Cosmetici. Cellule staminali sì o cellule staminali no?

Solitamente si dice che ‘una mela al giorno toglie il medico di torno’, e se potesse togliere di torno anche le rughe, combattere i radicali liberi e i danneggiamenti cutanei provocati da fattori esterni? Negli ultimi anni si è parlato spesso dell’utilizzo di cellule staminali nella cosmetica, soprattutto per quanto riguarda i prodotti ‘antiaging’. Il prof. Leonardo Celleno, dermatologo e presidente dell’Associazione Italiana Dermatologia e Cosmetologia, affronta per noi questo argomento un po’ ‘spinoso’.

Un argomento molto discusso è l’utilizzo di cellule staminali in cosmetica. La tematica è controversa e orientarsi tra verità e falsi miti è sempre molto difficile. In questo approfondimento il dott. Leonardo Celleno ci offre il suo punto di vista professionale fornendoci nel contempo interessanti spunti di riflessione. Entriamo nel merito.

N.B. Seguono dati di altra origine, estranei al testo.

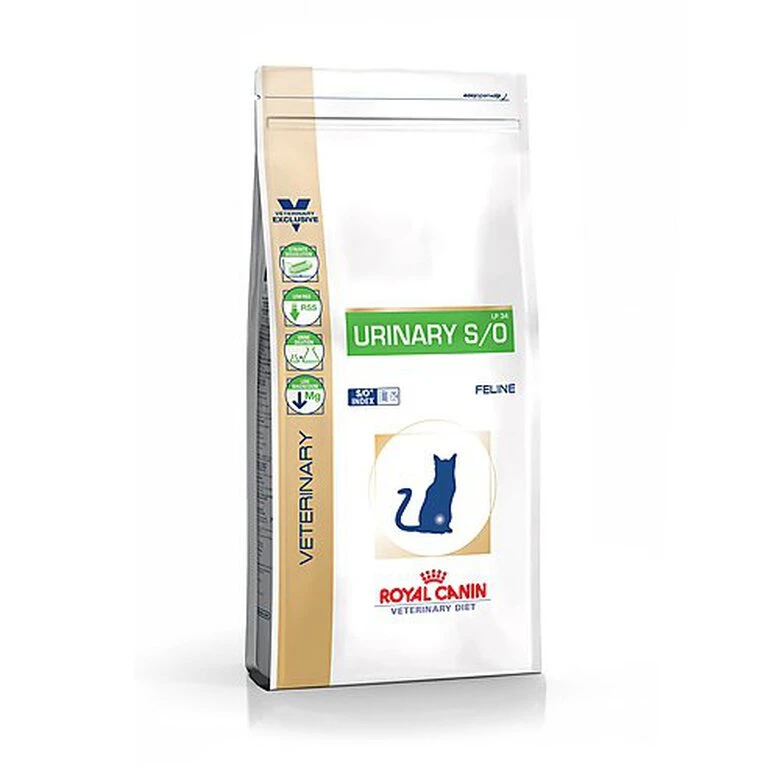 Royal Canin - Croquettes Veterinary Diet Urinary S/O Pour Chat - 7Kg 3 Royal Canin - Croquettes Veterinary Diet Urinary S/O Pour Chat - 7Kg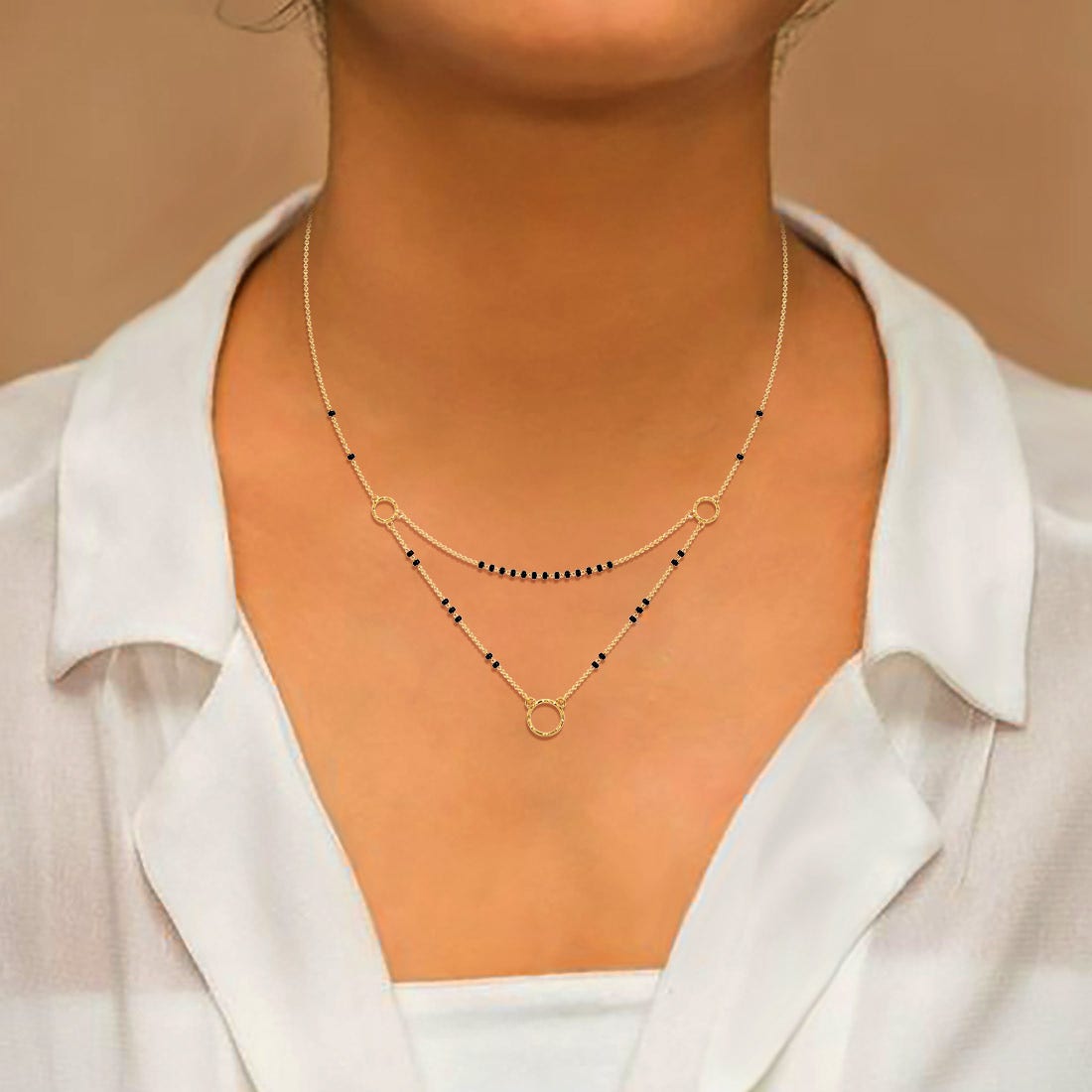 Sita Gold Mangalsutra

Prima di tutto diciamo che: “La normativa di settore vieta l’impiego di cellule staminali umane nei cosmetici. L’interesse, quindi, si è subito spostato sulle cellule staminali vegetali”, spiega il prof. Celleno. “Sono presenti nelle piante e, contrariamente a quanto avviene nell’uomo e nell’animale, sono più versatili. Hanno poi la possibilità di moltiplicarsi all’infinito, creando costantemente nuove cellule, specializzate e non specializzate, in grado di riparare i tessuti danneggiati e riprodurre una pianta identica all’originale, ovvero totipotenti”.